The Chairperson (Mr O'Toole): That is a reasonable thing for us to ask for.

Dr Aiken: If you are content, Chair.

The Chairperson (Mr O'Toole): Yes, that is reasonable.

Mr Tennyson: I have a comment and, hopefully, a very quick question. The comment comes on the back of what Steve said. I am conscious of the nature of the circumstances that we are in: we are so focused on a one-year budget that decisions are largely driven to be living within budget. It would be nice to have an idea — NOVA and Integr8 are, effectively, transformation projects — of what the cost implication would be in future years were they to be stopped. I imagine that the systems that we have are not as efficient as what we are planning to achieve.

My question is about the identified saving around estate rationalisation. Is the saving that we are expecting to achieve in line with the Department's business plan that is focused on estate rationalisation, or is that a suggestion that we could save additional money by going further or faster somehow in that space?

Mr Barnes: No. It is what we have planned at the moment. There was a re-look at the estate rationalisation and an attempt to speed that up, which is what we have done. At the moment, we are looking at up to 28 potential savings of around £17 million overall. That is a mixture of capital and resource.

We then need to have a reset to see, at that stage, the attendance and the capacity of buildings, and move again. On top of that, there are the jobs and benefits offices. That is dependent on the model that is being taken forward by DFC as to how we want to progress with that. There are about 33 of those, and they are not included in the estate rationalisation as it sits.

Mr Tennyson: That is helpful, thank you. I have just one other question. For NOVA and Integr8 and the £6 million identified from stopping other projects, they are existing projects that are already in train. Are there any new projects or policy initiatives that the Minister has indicated that she would wish to commence that you do not believe that she would be able to do under the flat cash assumption?

Mr Barnes: There could be a lot more under transformation. We are talking about projects in and around the fiscal framework, which we bid for, and the budget sustainability is part of the money coming. Budget sustainability is one of the conditions that we need to work on. A lot of work is required on that, and we have a bid in for that at the moment. That is a big priority for the Department and the Minister.

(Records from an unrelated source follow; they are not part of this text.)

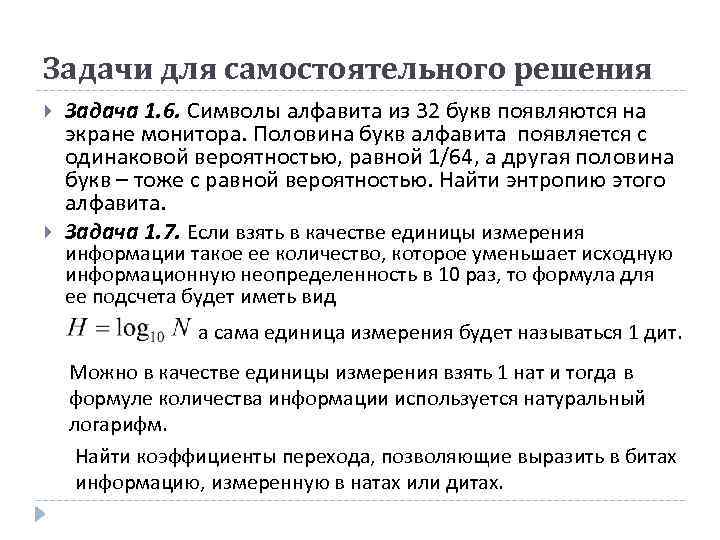 Задачи для самостоятельного решения

Задача 1.6. Символы алфавита из 32 букв появляются на экране монитора. Половина букв алфавита появляется с одинаковой вероятностью, равной 1/64, а другая половина букв – тоже с равной вероятностью. Найти энтропию этого алфавита.

Задача 1.7. Если взять в качестве единицы измерения информации такое ее количество, которое уменьшает исходную информационную неопределенность в 10 раз, то формула для ее подсчета будет иметь вид

$H = \log_{10} N$ а сама единица измерения будет называться 1 дит.

Можно в качестве единицы измерения взять 1 нат и тогда в формуле количества информации используется натуральный логарифм.

Найти коэффициенты перехода, позволяющие выразить в битах информацию, измеренную в натах или дитах.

Mr Tennyson: That is helpful, thank you.

The Chairperson (Mr O'Toole): Eóin asked about things that the Minister wants to do that she and the Department might not be able to afford to do. You talked about the fiscal framework. Are you talking about having the headcount in order to do the work?

Mr Barnes: Yes. It is about setting up the team and getting people in to do that at the moment.

The Chairperson (Mr O'Toole): What about the Fiscal Council? It comes out of your budget too. It is a relatively small team, but, if it is put on a statutory footing, does that change how it is budgeted for?

Mr Barnes: I do not think that it would impact on whether the budget goes up or down. I am not 100% sure on that; I will have to come back to you, but I do not think that it would impact on the funding. It would just change its legislative standing.

The Chairperson (Mr O'Toole): Does that mean that the Fiscal Council has to be funded via the black box at the moment?

Mr Barnes: It is at the moment, yes.

The Chairperson (Mr O'Toole): If the Fiscal Council was not funded by the black box, it would have to realise that. If it is funded and then does not actually have to do that, is it in the baseline? Has it been baselined properly?

Mr Barnes: It is in our baseline at the moment. They are looking at taking forward the legislation. That has been stalled, obviously. We do not like things being in the black box for too long. It is there on a temporary basis, and we hope to move it out of that, as it were, once the legislation goes through.

The Chairperson (Mr O'Toole): Hopefully, that will be soon.

Members do not have any other questions. Thank you very much, Stewart and Seanin, for coming. We will see you again.